(Work task):
When you repeat the entries below, please keep them exact and leave out the pictures.

(Exercise data):
*-*-*

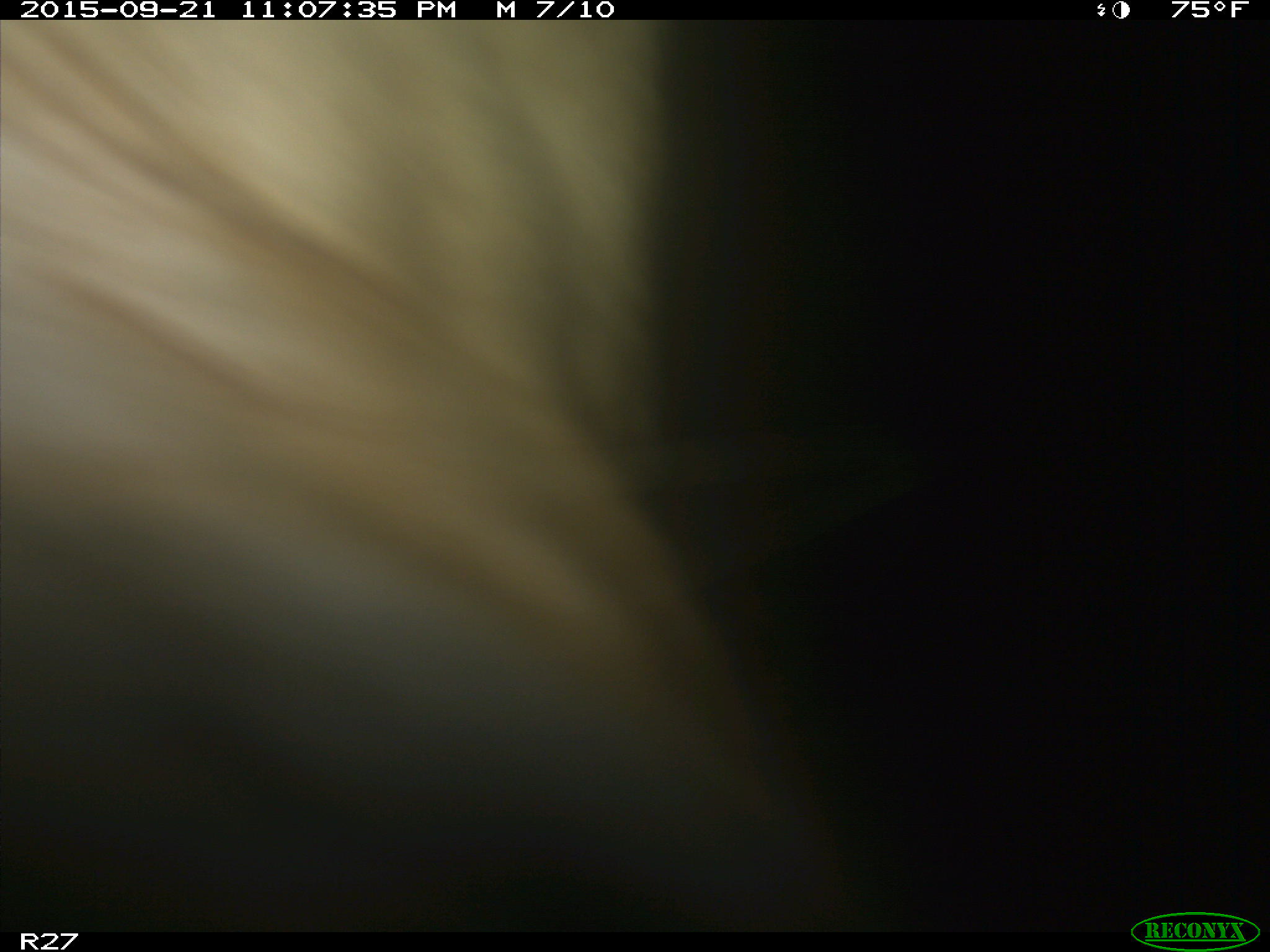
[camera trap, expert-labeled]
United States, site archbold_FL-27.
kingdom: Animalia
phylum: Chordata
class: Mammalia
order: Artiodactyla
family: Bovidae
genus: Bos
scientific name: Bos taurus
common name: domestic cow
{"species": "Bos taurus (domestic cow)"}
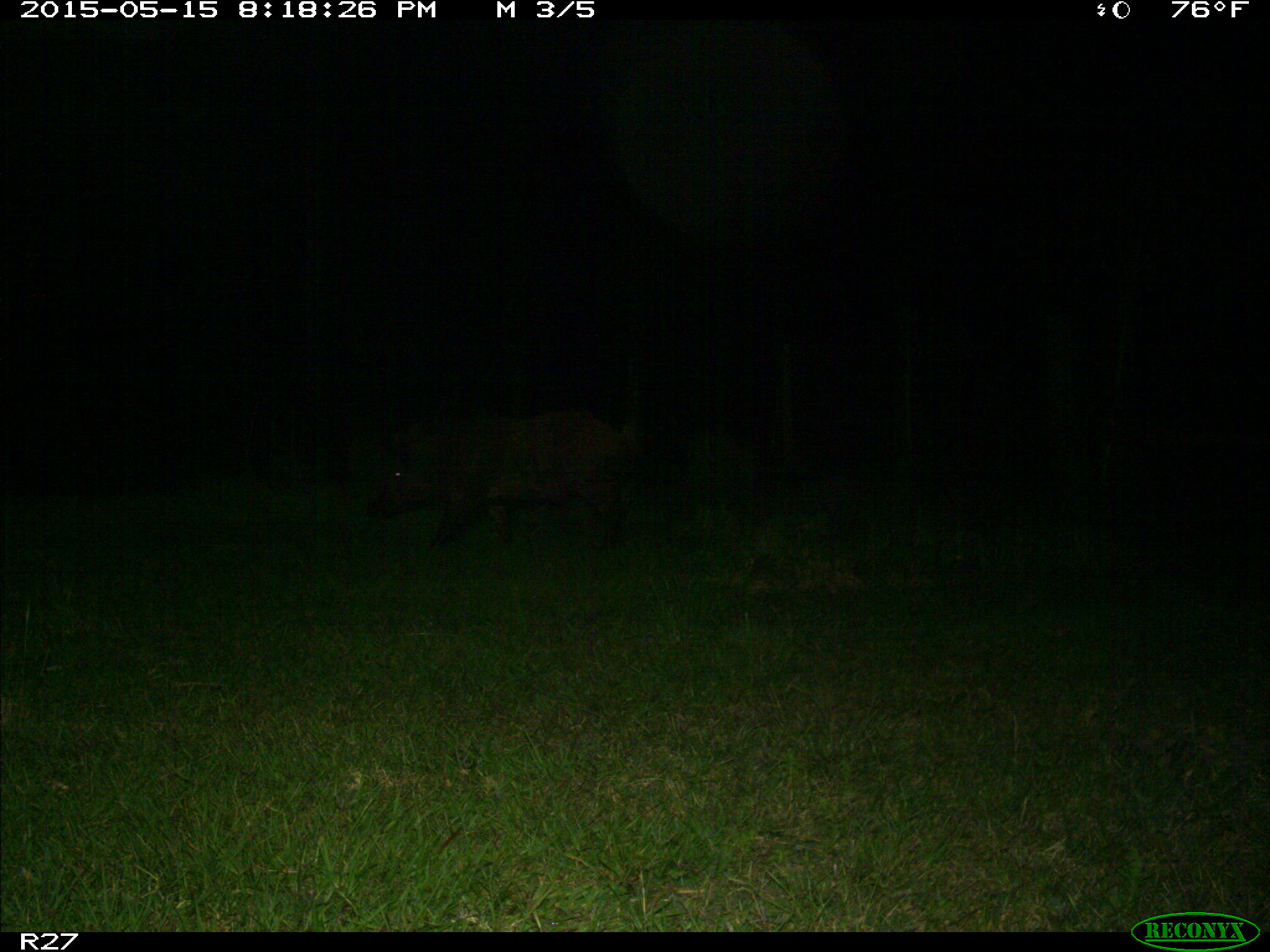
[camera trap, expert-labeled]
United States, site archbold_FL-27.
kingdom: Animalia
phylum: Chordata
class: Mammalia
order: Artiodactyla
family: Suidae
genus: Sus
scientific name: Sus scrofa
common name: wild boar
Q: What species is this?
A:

*-*-*

(Task result):
[camera trap, expert-labeled]
United States, site archbold_FL-27.
kingdom: Animalia
phylum: Chordata
class: Mammalia
order: Artiodactyla
family: Bovidae
genus: Bos
scientific name: Bos taurus
common name: domestic cow
{"species": "Bos taurus (domestic cow)"}
[camera trap, expert-labeled]
United States, site archbold_FL-27.
kingdom: Animalia
phylum: Chordata
class: Mammalia
order: Artiodactyla
family: Suidae
genus: Sus
scientific name: Sus scrofa
common name: wild boar
Q: What species is this?
A:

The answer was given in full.